» EXTRACTED TEXT:
>>>
The Indonesia national women's cricket team is the team that represents Indonesia in international women's cricket. The team made its international debut in January 2019 at the 2019 Thailand Women's T20 Smash in Bangkok. 

In April 2018, the International Cricket Council (ICC) granted full Women's Twenty20 International (WT20I) status to all its members. Therefore, all Twenty20 matches played between Indonesia women and other ICC members since 1 July 2018 have been a full WT20I.

History
In December 2020, the ICC announced the qualification pathway for the 2023 ICC Women's T20 World Cup. Indonesia was named in the 2021 ICC Women's T20 World Cup EAP Qualifier regional group, alongside seven other teams.

In January 2023 it was announced that Indonesia and Japan would be included in Asian Cricket Council (ACC) pathway events, while remaining in the ICC East Asia-Pacific development region.
<<<
» GOAL: Copy out the text on the Indonesia women's cricket team word for word, in full.

» RAW RECORDS:
>>>
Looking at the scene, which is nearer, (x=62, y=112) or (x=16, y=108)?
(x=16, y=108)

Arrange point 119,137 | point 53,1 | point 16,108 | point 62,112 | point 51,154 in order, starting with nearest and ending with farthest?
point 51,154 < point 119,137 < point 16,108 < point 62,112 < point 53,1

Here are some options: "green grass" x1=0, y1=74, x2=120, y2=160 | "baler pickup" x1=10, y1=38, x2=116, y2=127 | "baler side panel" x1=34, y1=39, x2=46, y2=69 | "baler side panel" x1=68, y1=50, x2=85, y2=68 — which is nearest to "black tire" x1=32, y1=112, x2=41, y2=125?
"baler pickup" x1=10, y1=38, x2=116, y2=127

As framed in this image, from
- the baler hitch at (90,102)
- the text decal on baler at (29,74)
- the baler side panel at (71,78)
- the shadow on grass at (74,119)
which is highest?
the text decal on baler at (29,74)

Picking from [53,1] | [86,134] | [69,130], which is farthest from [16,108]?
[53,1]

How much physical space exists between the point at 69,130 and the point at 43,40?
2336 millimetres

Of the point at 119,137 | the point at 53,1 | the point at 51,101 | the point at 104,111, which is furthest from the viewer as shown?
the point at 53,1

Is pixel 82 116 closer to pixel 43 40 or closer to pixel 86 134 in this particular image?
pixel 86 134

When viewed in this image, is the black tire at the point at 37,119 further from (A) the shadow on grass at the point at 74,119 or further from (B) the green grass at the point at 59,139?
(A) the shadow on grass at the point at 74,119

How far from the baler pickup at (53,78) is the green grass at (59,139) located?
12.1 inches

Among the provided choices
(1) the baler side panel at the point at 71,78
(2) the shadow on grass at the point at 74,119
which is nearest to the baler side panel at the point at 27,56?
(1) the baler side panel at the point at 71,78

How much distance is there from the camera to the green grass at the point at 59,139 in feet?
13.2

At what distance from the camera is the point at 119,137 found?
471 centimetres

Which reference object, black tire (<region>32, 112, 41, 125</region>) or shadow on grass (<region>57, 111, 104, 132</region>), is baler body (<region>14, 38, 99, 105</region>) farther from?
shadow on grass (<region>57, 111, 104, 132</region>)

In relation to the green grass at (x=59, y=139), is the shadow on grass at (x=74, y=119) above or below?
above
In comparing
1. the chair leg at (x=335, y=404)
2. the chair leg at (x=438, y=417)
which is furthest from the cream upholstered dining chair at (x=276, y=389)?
<<<
» RESULT FOR THIS EXERCISE:
The Indonesia national women's cricket team is the team that represents Indonesia in international women's cricket. The team made its international debut in January 2019 at the 2019 Thailand Women's T20 Smash in Bangkok. 

In April 2018, the International Cricket Council (ICC) granted full Women's Twenty20 International (WT20I) status to all its members. Therefore, all Twenty20 matches played between Indonesia women and other ICC members since 1 July 2018 have been a full WT20I.

History
In December 2020, the ICC announced the qualification pathway for the 2023 ICC Women's T20 World Cup. Indonesia was named in the 2021 ICC Women's T20 World Cup EAP Qualifier regional group, alongside seven other teams.

In January 2023 it was announced that Indonesia and Japan would be included in Asian Cricket Council (ACC) pathway events, while remaining in the ICC East Asia-Pacific development region.